--- Text shown ---
Description 

Consider 2 integers a,b,and gcd(a,b)=n,lcm(a,b)=m.Now give you 2 integers n,m,there may exist multiple (a,b) meet requirements，Please tell me the pair which has the minimum sum.

Input 

The input consists of multiple test cases. Each contains 2 integers n,m.（0 < n ，m<=10^12）。

Output 

For each case,output 2 integer x,y.（x<=y）.The pair which has the minimum sum.

3 60

12 15

題目連結

#include <iostream>
#include <cstdio>
#include <cmath>
#include <string>
#include <cstring>
#include <algorithm>
#include <limits>
#include <vector>
#include <stack>
#include <queue>
#include <set>
#include <map>
#define lowbit(x) ( x&(-x) )
#define pi 3.141592653589793
#define e 2.718281828459045
using namespace std;
typedef long long ll;
const ll INF=1e13;
ll N, M, p, q;      //gcd==N; lcm==M; gcd(pN, qN)==N, lcm(pN, qN)==M
ll little, large, ans_little, ans_large;
ll gcd(ll a, ll b)
{
    return b==0?a:gcd(b, a%b);
}
int main()
{
    while(scanf("%lld%lld", &N, &M)!=EOF)
    {
        if(M%N) continue;
        little=large=ans_large=ans_little=INF;
        M/=N;
        for(ll i=1; i*i<=M; i++)
        {
            if(M%i==0 && gcd(i, M/i)==1)
            {
                ans_little=i;
                ans_large=M/i;
            }
        }
        printf("%lld %lld\n", ans_little*N, ans_large*N);
    }
    return 0;
}
---
*Assigned task 1*: Print the part of the gcd and lcm problem text from "Consider 2 integers" to "< n ，m<=10^12）。", without changing any wording.
*Assigned task 2*: In the gcd and lcm problem text, what is the upper bound on n and m?
--- Data section ---
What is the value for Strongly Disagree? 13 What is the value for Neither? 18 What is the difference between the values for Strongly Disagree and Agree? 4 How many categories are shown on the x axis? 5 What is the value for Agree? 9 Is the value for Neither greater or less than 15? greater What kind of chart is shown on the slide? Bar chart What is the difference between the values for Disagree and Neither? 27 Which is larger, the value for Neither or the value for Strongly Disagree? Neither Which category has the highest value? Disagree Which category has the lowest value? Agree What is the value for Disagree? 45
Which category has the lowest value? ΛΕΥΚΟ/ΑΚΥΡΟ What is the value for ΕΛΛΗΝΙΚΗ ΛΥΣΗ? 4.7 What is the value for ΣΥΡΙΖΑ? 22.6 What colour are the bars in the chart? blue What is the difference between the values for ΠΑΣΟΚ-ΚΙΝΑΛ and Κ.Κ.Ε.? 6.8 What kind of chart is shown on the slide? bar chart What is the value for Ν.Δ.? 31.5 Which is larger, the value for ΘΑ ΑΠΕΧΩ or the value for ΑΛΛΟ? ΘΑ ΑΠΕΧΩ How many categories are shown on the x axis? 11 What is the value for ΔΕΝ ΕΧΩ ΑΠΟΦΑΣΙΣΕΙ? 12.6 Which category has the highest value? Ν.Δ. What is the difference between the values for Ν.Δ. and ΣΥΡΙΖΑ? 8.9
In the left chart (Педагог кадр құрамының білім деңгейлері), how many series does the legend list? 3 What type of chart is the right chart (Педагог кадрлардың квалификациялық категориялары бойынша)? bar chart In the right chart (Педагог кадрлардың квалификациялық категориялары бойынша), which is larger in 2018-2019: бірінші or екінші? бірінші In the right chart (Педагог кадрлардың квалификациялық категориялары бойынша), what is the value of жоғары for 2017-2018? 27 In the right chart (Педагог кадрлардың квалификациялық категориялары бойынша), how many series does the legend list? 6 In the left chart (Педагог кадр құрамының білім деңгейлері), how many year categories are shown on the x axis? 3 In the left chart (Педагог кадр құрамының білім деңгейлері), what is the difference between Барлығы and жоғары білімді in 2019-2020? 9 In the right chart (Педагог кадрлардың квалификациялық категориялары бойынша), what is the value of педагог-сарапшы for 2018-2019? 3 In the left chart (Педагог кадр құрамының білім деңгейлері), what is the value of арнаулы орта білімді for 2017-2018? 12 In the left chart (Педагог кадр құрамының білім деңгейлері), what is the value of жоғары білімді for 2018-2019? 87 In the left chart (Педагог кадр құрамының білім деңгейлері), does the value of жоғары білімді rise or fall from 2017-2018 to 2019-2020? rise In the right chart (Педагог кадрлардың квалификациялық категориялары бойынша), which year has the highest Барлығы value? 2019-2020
---
*Response 1*:
Consider 2 integers a,b,and gcd(a,b)=n,lcm(a,b)=m.Now give you 2 integers n,m,there may exist multiple (a,b) meet requirements，Please tell me the pair which has the minimum sum.

Input 

The input consists of multiple test cases. Each contains 2 integers n,m.（0 < n ，m<=10^12）。

*Response 2*: 10^12